Merkels loyaler Kassenverwalter rückt immer deut­licher von der Chefin ab

Stets war Wolfgang Schäuble der Mann weniger Worte an Angela Merkels Seite. Brav hatte der Bundes­finanzminister gegen seine eigene Überzeugung die Milliarden für Griechenland durchgeboxt. Und als wegen des Flüchtlingszuzugs die Frage aufkam, wie das alles bezahlt werden solle, beschwichtigte er: Am Geld werde die Sache jedenfalls nicht scheitern.

Doch jetzt scheitert „die Sache“ möglicherweise an Schäuble selbst. Aus Merkels Mann ist binnen weniger Wochen Merkels Menetekel geworden. Erst bezeichnete er die Stimmung an der CDU-Basis als „dramatisch“. Dann verteidigte er Innenminister Thomas de Maizière gegen die Kanzlerin: Deutschlands Aufnahmekapazität sei eben „nicht unbegrenzt“. Und nun hat der einflussreiche Unionspolitiker die nach Europa kommenden Flüchtlinge als „Lawine“ bezeichnet. Ausgelöst würden Lawinen bekanntlich, „wenn irgendein etwas unvorsichtiger Skifahrer an den Hang geht und ein bisschen Schnee bewegt“. Es war deutlich, wer mit diesem Skifahrer gemeint war: die Kanzlerin selbst.

Man könnte dieses Bild einordnen in die Reihe jener sprachlichen Fühl­losigkeiten, die in diesen Monaten durch die Berichterstattung geistern. Wo im Zusammenhang mit Menschen auf der Flucht von Wellen, Fluten und unkon­trol­lierbaren Strömungen gesprochen wird, da ist die Lawine nicht weit. Die neue deutsche Härte findet ihren Ausdruck natürlich auch in unpassenden Sprachbildern.

Aber in diesem Konzert der Zweifler, Nörgler und Entmutiger ist Wolfgang Schäuble eine besonders wichtige Stimme. Merkels loyaler Kassenverwalter rückt – gemeinsam mit dem Innenminister – immer deutlicher, immer lauter von der Chefin ab. Der aktuelle Skifahrer-Vergleich offenbart die fast schon herablassende Sicht auf die Kanzlerin und Parteivorsitzende. Damit es auch der Letzte kapiert, setzte Schäuble nach: Eine so große Herausforderung wie diese Lawine „können wir Deutsche nicht alleine meistern“.

**Ausgewählte Zeilen**:

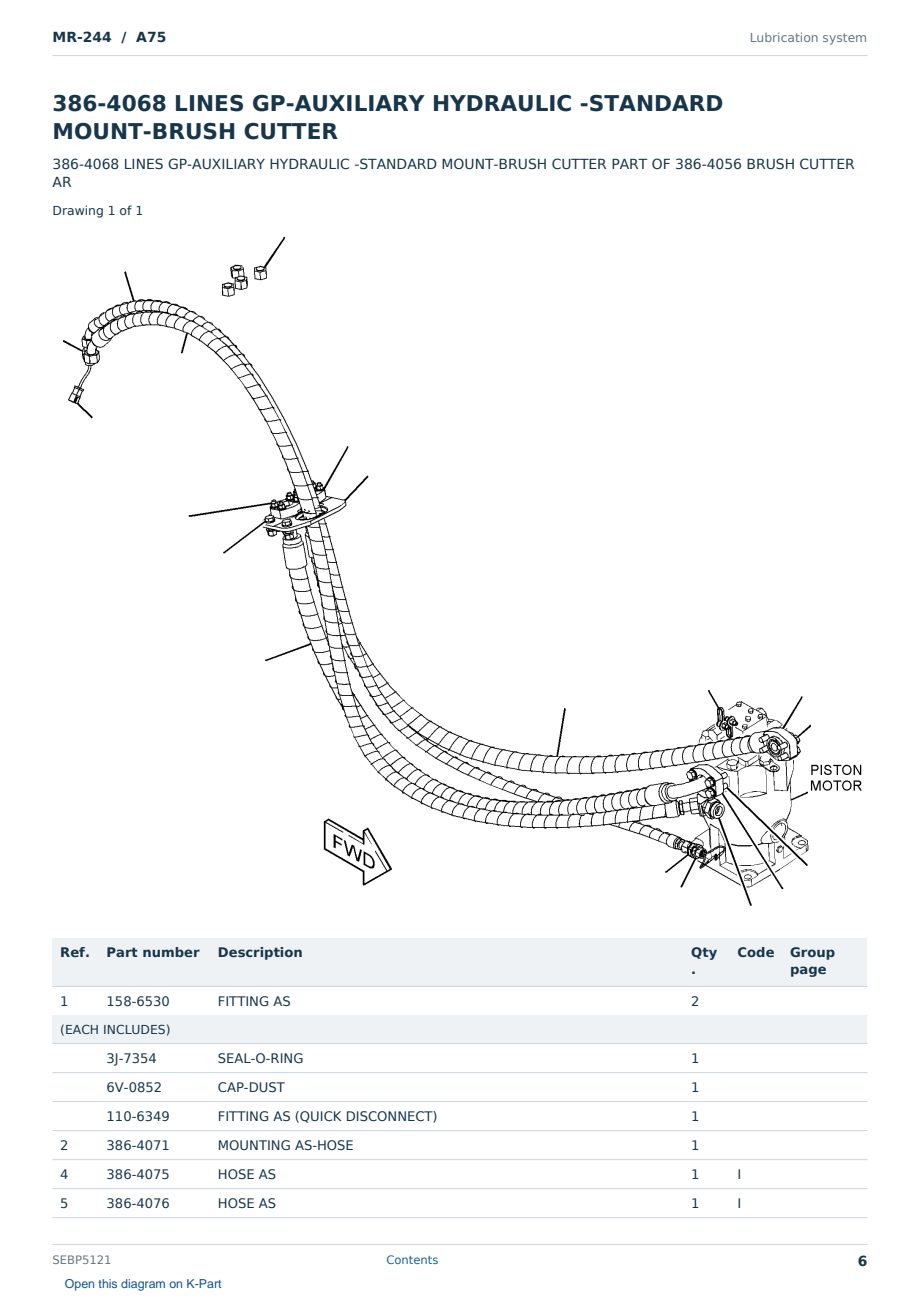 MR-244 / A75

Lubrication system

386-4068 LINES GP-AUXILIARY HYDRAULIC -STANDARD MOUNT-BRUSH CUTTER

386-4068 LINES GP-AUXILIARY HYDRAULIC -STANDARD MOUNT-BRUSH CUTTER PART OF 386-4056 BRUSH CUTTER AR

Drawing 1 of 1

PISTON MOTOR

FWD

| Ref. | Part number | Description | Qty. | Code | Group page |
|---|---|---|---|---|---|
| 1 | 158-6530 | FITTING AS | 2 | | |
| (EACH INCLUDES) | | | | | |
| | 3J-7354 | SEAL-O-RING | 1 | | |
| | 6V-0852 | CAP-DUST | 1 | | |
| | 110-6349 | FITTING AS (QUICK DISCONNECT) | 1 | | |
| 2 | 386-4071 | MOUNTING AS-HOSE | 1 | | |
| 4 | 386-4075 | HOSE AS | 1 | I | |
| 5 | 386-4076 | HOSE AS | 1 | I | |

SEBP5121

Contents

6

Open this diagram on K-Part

**Aufgabenstellung**:
Stimmen die folgenden Aussagen mit dem Text über Schäuble überein? Antworte jeweils mit Ja oder Nein und zitiere wörtlich die Worte des Textes, die darüber entscheiden.
1. Schäuble hat die Stimmung an der CDU-Basis als dramatisch beschrieben.
2. Schäuble hat die Kanzlerin gegen Innenminister Thomas de Maizière verteidigt.
3. Schäuble hat die Milliarden für Griechenland aus eigener Überzeugung durchgesetzt.

**Antwort**:
1. Ja: „Erst bezeichnete er die Stimmung an der CDU-Basis als „dramatisch“.“
2. Nein: „Dann verteidigte er Innenminister Thomas de Maizière gegen die Kanzlerin“
3. Nein: „gegen seine eigene Überzeugung die Milliarden für Griechenland durchgeboxt“